# Input for this task:

-- Begin --

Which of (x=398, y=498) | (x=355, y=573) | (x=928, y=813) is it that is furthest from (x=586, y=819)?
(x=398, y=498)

-- End --
-- Begin --

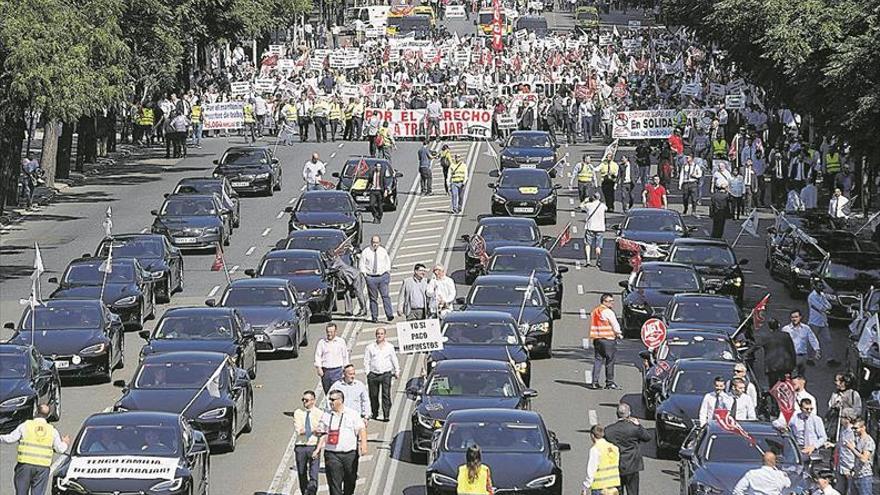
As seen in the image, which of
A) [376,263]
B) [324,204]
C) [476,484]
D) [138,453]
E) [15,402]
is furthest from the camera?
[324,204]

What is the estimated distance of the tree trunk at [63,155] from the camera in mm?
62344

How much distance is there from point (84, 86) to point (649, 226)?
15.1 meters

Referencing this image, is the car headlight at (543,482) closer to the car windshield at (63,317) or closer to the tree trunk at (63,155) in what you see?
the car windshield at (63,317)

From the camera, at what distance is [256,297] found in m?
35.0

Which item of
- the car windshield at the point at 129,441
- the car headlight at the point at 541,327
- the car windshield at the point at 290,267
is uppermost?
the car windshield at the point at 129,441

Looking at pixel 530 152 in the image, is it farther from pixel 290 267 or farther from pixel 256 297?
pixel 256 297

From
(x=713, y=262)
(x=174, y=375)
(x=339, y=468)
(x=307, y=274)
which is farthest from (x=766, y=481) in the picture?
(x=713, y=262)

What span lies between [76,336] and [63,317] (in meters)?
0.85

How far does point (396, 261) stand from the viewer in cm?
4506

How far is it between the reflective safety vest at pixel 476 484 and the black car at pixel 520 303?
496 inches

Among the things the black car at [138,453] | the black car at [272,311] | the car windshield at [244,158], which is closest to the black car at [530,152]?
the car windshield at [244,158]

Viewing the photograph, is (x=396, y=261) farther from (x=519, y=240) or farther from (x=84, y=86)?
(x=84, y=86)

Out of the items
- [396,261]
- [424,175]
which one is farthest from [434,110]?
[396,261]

-- End --

# Prompt:
Gather every line in the records above that contains the word "point". Case counts.

# Expected answer:
How much distance is there from point (84, 86) to point (649, 226)?
- the car windshield at the point at 129,441
- the car headlight at the point at 541,327
- the car windshield at the point at 290,267
the car windshield at the point at 129,441
How far does point (396, 261) stand from the viewer in cm?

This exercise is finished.